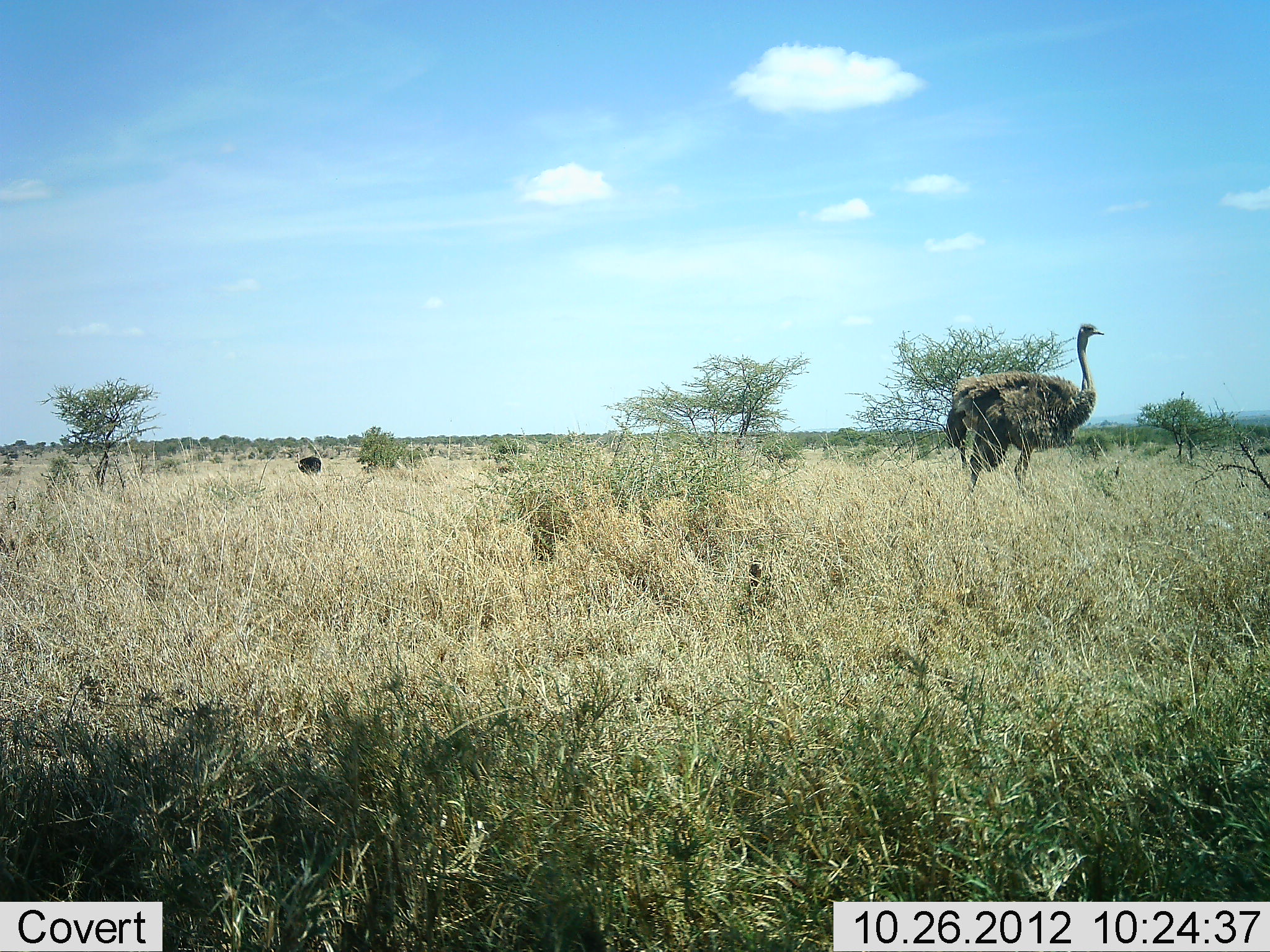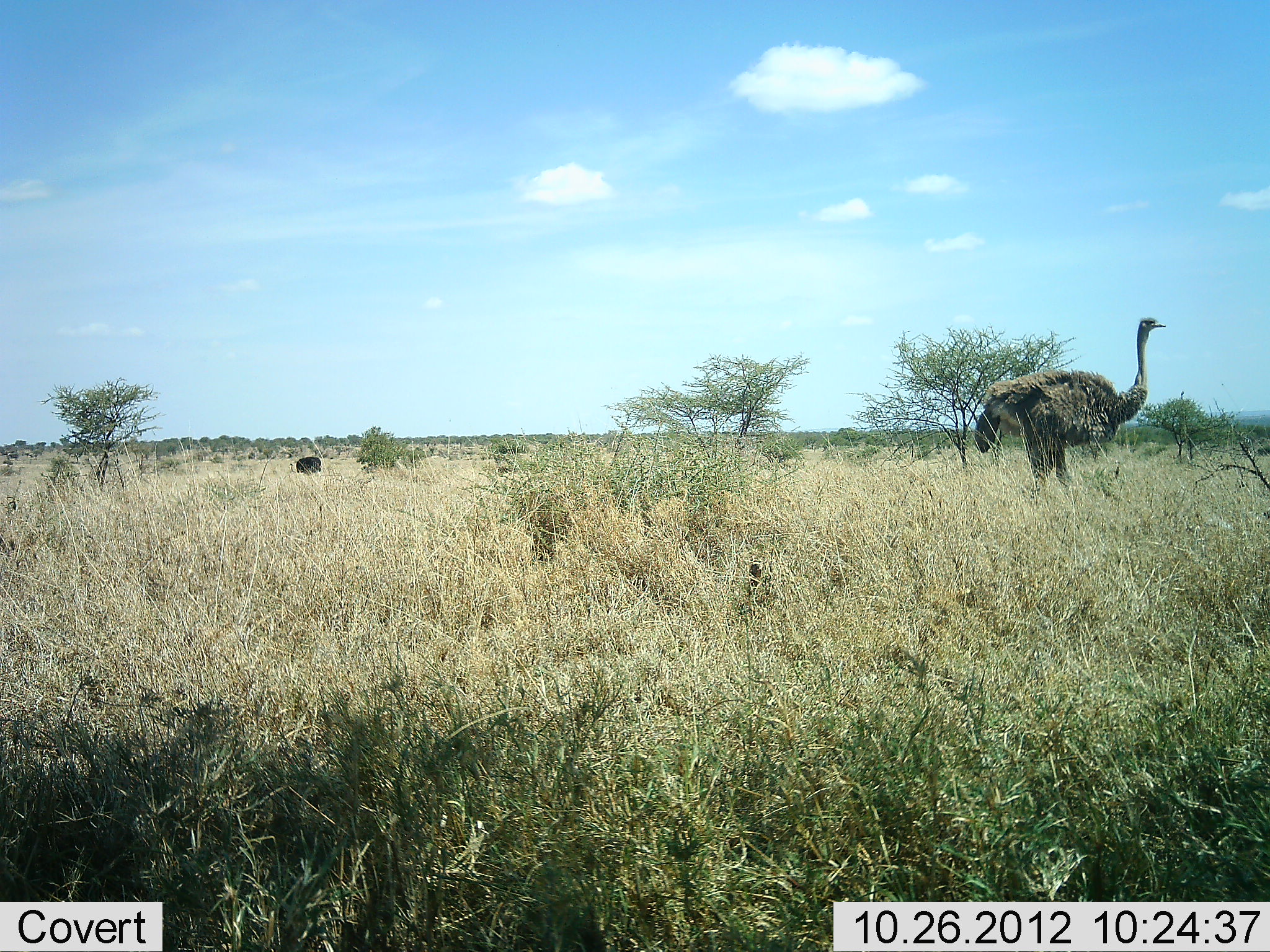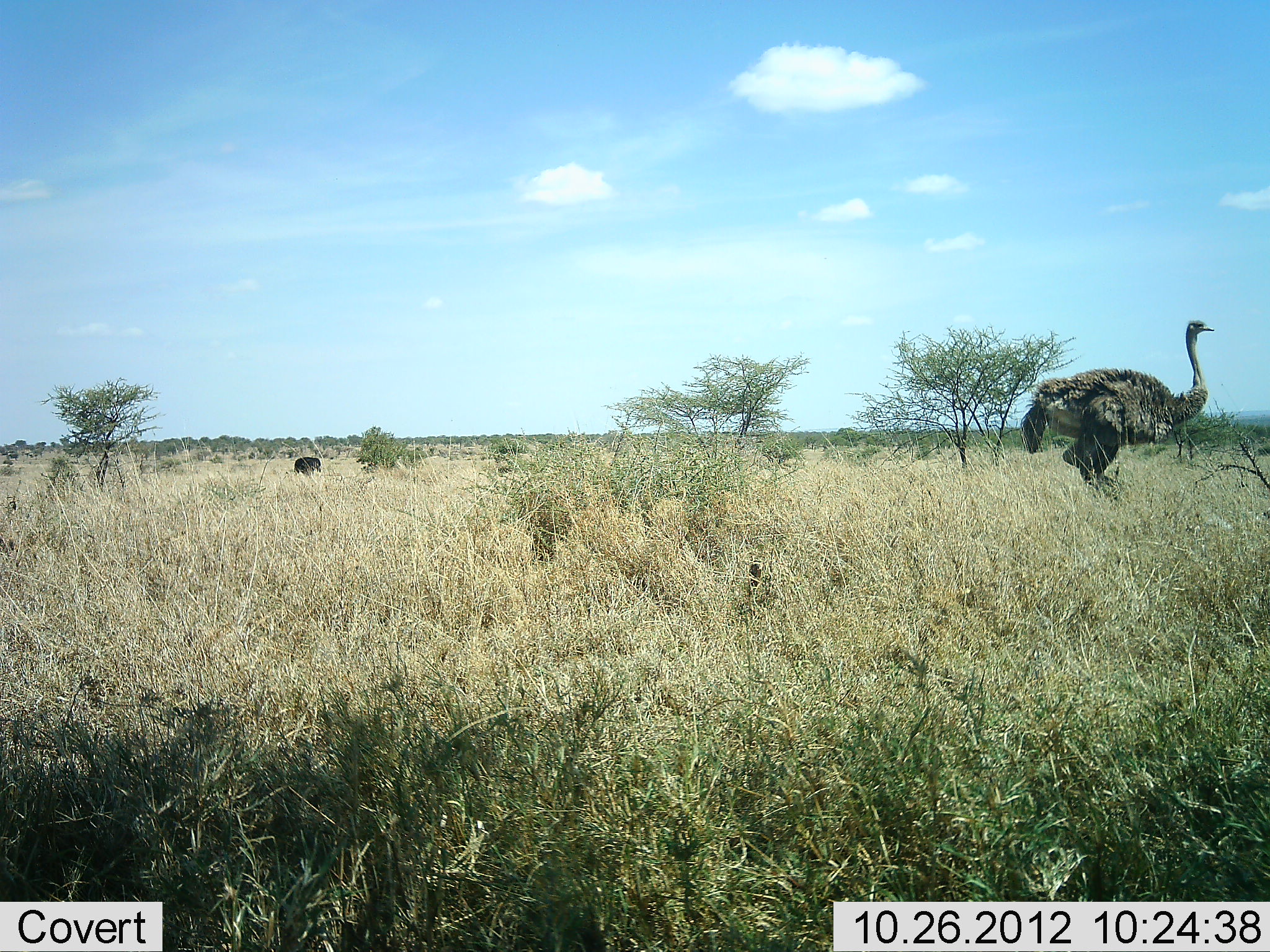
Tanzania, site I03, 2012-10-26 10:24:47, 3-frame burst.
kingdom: Animalia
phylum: Chordata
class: Aves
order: Struthioniformes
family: Struthionidae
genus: Struthio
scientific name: Struthio camelus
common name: ostrich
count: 1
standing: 55%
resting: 0%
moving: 64%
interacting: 0%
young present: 0%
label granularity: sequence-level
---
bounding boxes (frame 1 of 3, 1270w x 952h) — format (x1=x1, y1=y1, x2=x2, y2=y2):
animal: (x1=944, y1=324, x2=1105, y2=502); (x1=294, y1=452, x2=324, y2=482)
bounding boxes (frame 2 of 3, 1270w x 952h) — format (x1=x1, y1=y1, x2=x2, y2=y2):
animal: (x1=973, y1=316, x2=1167, y2=507); (x1=288, y1=456, x2=324, y2=475)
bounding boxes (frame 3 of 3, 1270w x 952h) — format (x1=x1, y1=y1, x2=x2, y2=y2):
animal: (x1=1020, y1=319, x2=1216, y2=501); (x1=284, y1=456, x2=324, y2=480)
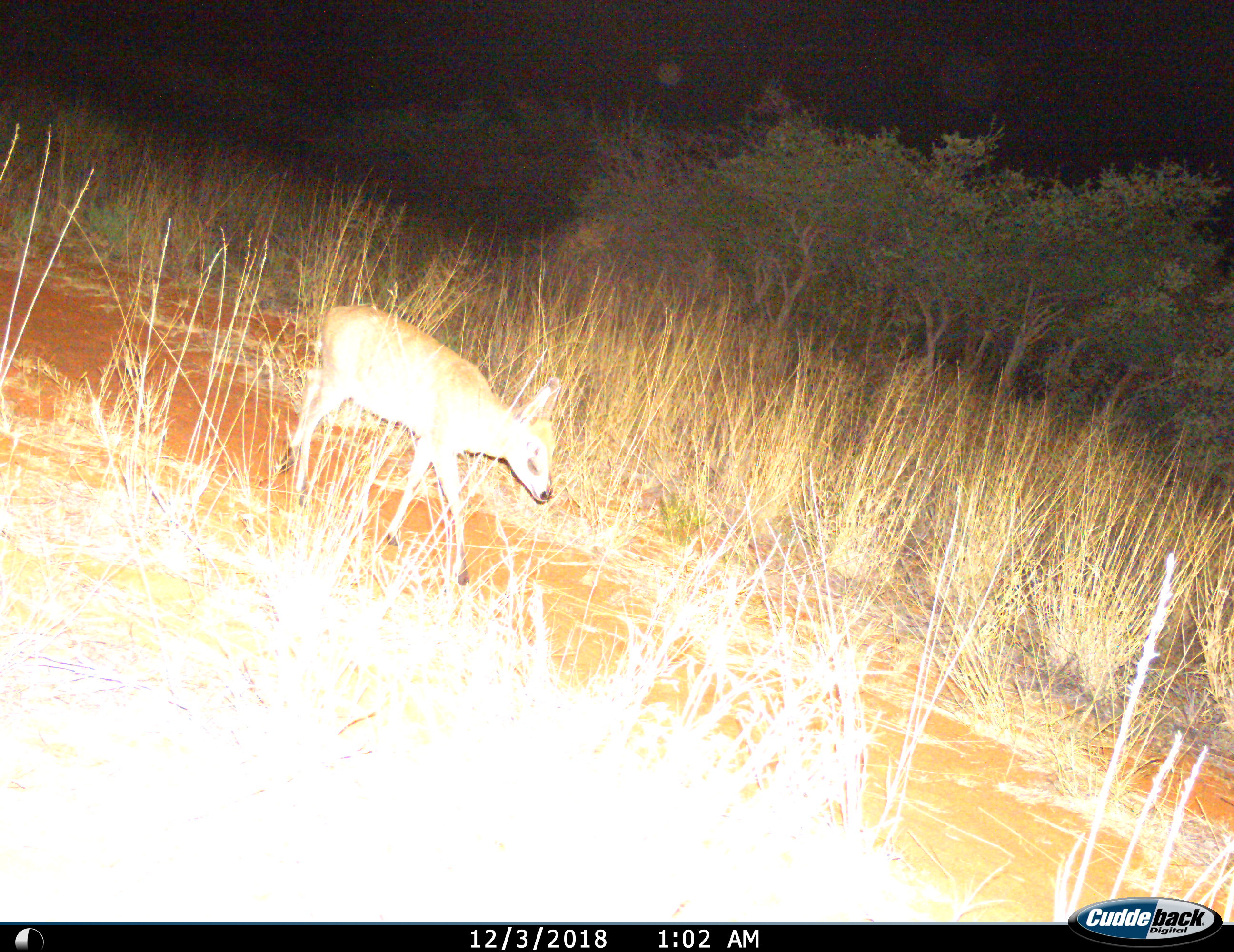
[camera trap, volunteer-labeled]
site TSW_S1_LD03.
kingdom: Animalia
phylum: Chordata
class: Mammalia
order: Artiodactyla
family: Bovidae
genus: Sylvicapra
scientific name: Sylvicapra grimmia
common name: common duiker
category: duikercommongrey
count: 1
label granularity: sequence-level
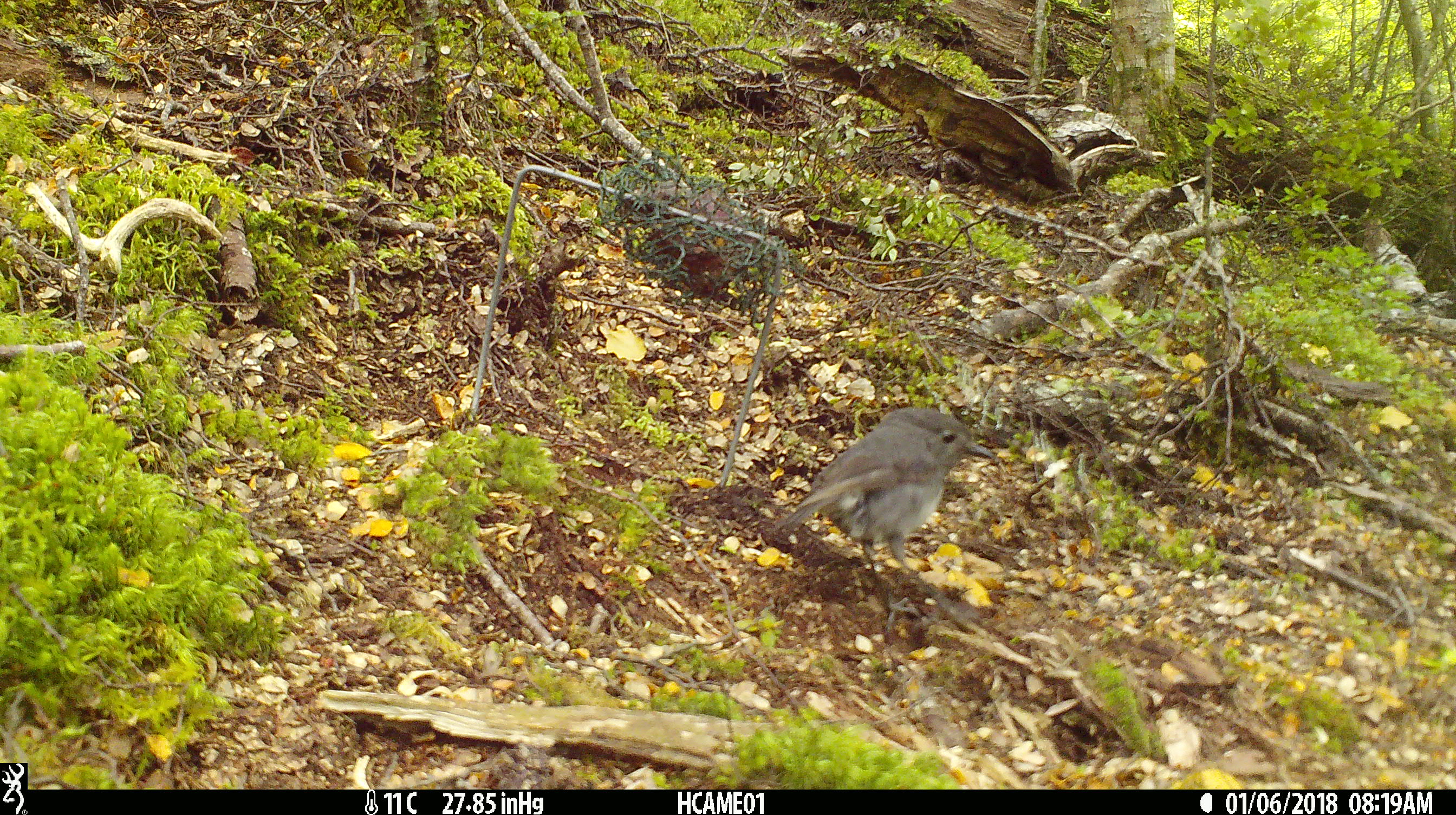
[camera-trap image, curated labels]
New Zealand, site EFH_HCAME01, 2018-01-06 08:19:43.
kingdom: Animalia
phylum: Chordata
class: Aves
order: Passeriformes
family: Petroicidae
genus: Petroica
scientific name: Petroica australis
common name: new zealand robin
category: robin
Robin (new zealand robin) (Petroica australis).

::::::::::

No pictures belong in the answer, only the lines from the top of the listing through the line containing "young present: 0%", repeated word for word.

Tanzania, site I03, 2012-10-26 10:24:47, 3-frame burst.
kingdom: Animalia
phylum: Chordata
class: Aves
order: Struthioniformes
family: Struthionidae
genus: Struthio
scientific name: Struthio camelus
common name: ostrich
count: 1
standing: 55%
resting: 0%
moving: 64%
interacting: 0%
young present: 0%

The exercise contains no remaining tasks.